Dynamic spatiotemporal warping for the detection and location of myocardial infarctions

Myocardial infarction (MI), also known as heart attack, is the leading cause of death - about 452,000 per year - in US. It often occurs due to the occlusion of coronary arteries, thereby leading to the insufficient blood and oxygen supply that damage cardiac muscle cells. Because the blood vessels are all over the heart, MI can happen at different spatial locations (e.g., anterior and inferior portions) of the heart. The spatial location of diseases causes the variable excitation and propagation of cardiac electrical activities in space and time. Most of previous studies focused on the relationships between disease and time-domain biomarkers (e.g., QT interval, ST elevation/depression, heart rate) from 12-lead ECG signals. Few, if any, previous approaches have investigated how the spatial location of diseases will alter cardiac vectorcardiogram (VCG) signals in both space and time. This paper presents a novel warping approach to quantify the dissimilarity of disease-altered patterns in 3-lead spatiotemporal VCG signals.
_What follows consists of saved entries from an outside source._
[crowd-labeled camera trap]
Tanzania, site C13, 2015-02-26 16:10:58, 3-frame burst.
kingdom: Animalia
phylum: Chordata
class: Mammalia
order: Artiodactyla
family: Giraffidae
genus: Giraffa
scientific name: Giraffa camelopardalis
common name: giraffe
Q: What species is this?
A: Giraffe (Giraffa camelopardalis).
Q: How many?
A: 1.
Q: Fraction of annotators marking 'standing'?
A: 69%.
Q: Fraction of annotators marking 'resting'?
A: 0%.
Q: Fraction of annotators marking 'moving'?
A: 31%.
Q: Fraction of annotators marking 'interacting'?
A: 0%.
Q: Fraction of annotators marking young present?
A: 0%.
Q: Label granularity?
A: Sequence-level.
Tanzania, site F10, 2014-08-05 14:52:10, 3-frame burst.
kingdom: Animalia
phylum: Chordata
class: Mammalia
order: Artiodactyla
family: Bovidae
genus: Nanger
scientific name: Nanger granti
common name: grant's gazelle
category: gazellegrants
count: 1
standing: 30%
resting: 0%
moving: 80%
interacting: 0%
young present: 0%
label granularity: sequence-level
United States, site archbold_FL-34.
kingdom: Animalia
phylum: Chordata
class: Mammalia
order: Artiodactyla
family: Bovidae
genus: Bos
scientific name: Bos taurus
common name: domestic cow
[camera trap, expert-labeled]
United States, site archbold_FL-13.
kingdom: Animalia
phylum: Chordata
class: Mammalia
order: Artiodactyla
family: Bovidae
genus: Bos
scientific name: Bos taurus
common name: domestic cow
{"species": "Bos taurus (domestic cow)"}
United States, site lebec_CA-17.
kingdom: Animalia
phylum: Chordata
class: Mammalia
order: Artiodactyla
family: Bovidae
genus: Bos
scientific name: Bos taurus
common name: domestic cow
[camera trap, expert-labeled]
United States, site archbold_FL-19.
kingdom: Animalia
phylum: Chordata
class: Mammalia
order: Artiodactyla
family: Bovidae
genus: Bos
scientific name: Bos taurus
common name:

The hypothesis testing shows there are significant spatiotemporal differences between healthy controls (HC), MI-anterior, MI-anterior-septal, MI-anterior-lateral, MI-inferior, and MI-inferior-lateral. Further, we optimize the embedding of each functional recording as a feature vector in the high-dimensional space that preserves the dissimilarity distance matrix. This novel spatial embedding approach facilitates the construction of classification models and yields an accuracy of 94.7% for separating MIs and HCs and an accuracy of 96.5% for anterior-related MIs and inferior-related MIs.